Zabilla wondered when he had become assertive. She controlled the fear. She put on her Game face, quite literally. ‘What do you want and why are you disturbing me at this hour?’ she demanded.
Dracup turned to look at her, raising an eyebrow. On the other hand it was the question of a completely innocent person.
Neither of the heads said anything. Zabilla had pulled her nano-screen in as the heads expanded theirs. There was sparring at a nano-level as their nanites interrogated hers and Dracup’s.
‘What just happened?’ the voice, modulated for psychological impact, asked. She wasn’t sure which of them had spoken.
‘Explain yourself,’ she told the heads.
‘For a moment there was something not of the Game in here,’ the voice answered. She felt coldness creeping through her. The pinprick. The strange thing was that she thought she had heard something that she had never heard before from a head. It sounded like it was unsure of itself.
‘Well, have you found anything?’ she asked.

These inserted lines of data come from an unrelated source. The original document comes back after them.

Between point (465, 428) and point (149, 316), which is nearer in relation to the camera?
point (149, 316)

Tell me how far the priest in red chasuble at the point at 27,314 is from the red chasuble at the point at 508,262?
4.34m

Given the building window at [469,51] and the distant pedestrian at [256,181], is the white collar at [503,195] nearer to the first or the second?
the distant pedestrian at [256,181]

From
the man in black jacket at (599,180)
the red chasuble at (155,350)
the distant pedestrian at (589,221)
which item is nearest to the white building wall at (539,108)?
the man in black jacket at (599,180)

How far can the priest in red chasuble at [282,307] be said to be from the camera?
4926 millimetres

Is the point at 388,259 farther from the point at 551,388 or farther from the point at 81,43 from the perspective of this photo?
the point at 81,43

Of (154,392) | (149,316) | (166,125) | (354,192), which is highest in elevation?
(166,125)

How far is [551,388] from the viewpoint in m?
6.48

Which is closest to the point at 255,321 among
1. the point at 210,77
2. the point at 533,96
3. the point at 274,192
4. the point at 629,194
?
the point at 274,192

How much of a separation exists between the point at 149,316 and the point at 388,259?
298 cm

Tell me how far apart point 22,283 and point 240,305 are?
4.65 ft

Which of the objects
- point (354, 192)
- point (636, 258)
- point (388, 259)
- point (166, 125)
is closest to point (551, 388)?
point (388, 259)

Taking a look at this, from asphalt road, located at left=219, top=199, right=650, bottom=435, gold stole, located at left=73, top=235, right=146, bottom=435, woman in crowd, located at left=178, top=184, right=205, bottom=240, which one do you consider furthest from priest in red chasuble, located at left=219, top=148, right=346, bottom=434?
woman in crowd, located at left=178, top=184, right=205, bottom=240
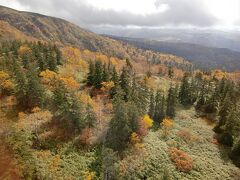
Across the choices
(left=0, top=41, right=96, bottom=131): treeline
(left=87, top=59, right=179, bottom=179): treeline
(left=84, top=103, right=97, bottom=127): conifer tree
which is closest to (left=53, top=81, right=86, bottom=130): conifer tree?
(left=0, top=41, right=96, bottom=131): treeline

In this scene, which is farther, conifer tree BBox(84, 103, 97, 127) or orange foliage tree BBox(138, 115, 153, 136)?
orange foliage tree BBox(138, 115, 153, 136)

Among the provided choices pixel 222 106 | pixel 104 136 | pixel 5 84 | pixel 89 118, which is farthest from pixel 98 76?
pixel 222 106

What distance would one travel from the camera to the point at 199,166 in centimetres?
4909

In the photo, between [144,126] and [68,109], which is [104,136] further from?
[144,126]

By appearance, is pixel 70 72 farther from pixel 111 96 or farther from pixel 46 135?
pixel 46 135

‘Why were you reviewing your physiological readings and security systems?’ the voice asked, suspicious now. Dracup turned to look at her. He looked suspicious as well.
‘I thought I felt something. A pinprick, but it was nothing, a dream or some half-waking sensation, nothing more. What made you think there was something else here?’

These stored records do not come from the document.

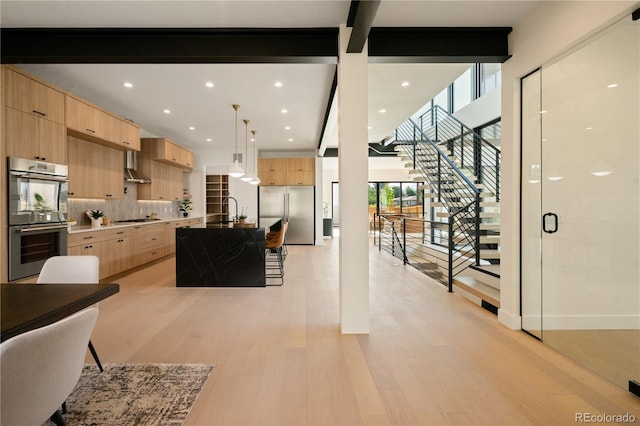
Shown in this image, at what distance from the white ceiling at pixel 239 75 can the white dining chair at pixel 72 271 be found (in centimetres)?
210

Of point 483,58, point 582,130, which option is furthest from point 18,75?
point 582,130

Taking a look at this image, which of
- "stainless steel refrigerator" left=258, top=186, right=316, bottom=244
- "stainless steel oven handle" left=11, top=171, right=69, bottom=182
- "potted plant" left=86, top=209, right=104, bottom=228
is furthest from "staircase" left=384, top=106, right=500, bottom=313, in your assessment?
"potted plant" left=86, top=209, right=104, bottom=228

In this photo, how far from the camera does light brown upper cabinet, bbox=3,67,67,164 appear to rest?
126 inches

‘It came from the Absolute,’ the voice said.
So the Absolute had been monitoring her as she slept. Again the cold clammy feeling of violation rose inside her. She tried to force it down. Both the heads seemed to be staring at her with the dead black holes in their mask-like faces where eyes should have been.
‘Perhaps the Absolute only felt what I felt?’ she said.

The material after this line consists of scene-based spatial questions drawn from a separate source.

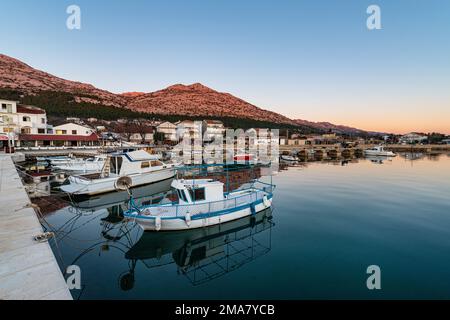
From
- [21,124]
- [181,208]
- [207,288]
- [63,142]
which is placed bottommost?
[207,288]

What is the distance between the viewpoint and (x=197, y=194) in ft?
57.6

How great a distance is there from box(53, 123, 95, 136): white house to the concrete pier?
6304cm

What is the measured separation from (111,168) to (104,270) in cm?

‘Have you found anything?’ Dracup asked impatiently.
‘No,’ the voice answered.
‘Will you be taking any further action?’
There was a pause.
‘Not at the moment.’
The heads turned and left the apartment, the aperture door shutting behind them. Dracup gave her that questioning look again. She wanted to talk to him, to hold him, to take comfort from him, but this would only leave her more vulnerable, and her paranoia, one of the most important qualities of the professional player, would not allow her to show that weakness.
The massive chamber was arched like a Seeder cathedral. The wood had been grown into detailed ornamental patterns. Parts of it were friezes showing the history and mythology of the Game and the Absolute. It showed the Absolute’s journey from a world of toil to the world of leisure and pleasure that was the Game. In which you didn’t have to work unless you chose to. All you had to do was play the most involving game that had ever been created.
The hall had been grown out of the main trunk, its back wall a series of stained-glass windows. Sun shone through, illuminating the dust motes and larger nanite clusters in the air. Zabilla stood next to Dracup, her installation, her gift, in front of her in a covered glass box about the size of a large cupboard. Scoular was to her right, with Carinne and a similar covered box in front of him. He didn’t look confident; in fact, he looked ill.
Zabilla recognised most of the crowd. They were the top players from the arcology within the fields of genetics, biology and biophysics, as well as a number of art critics.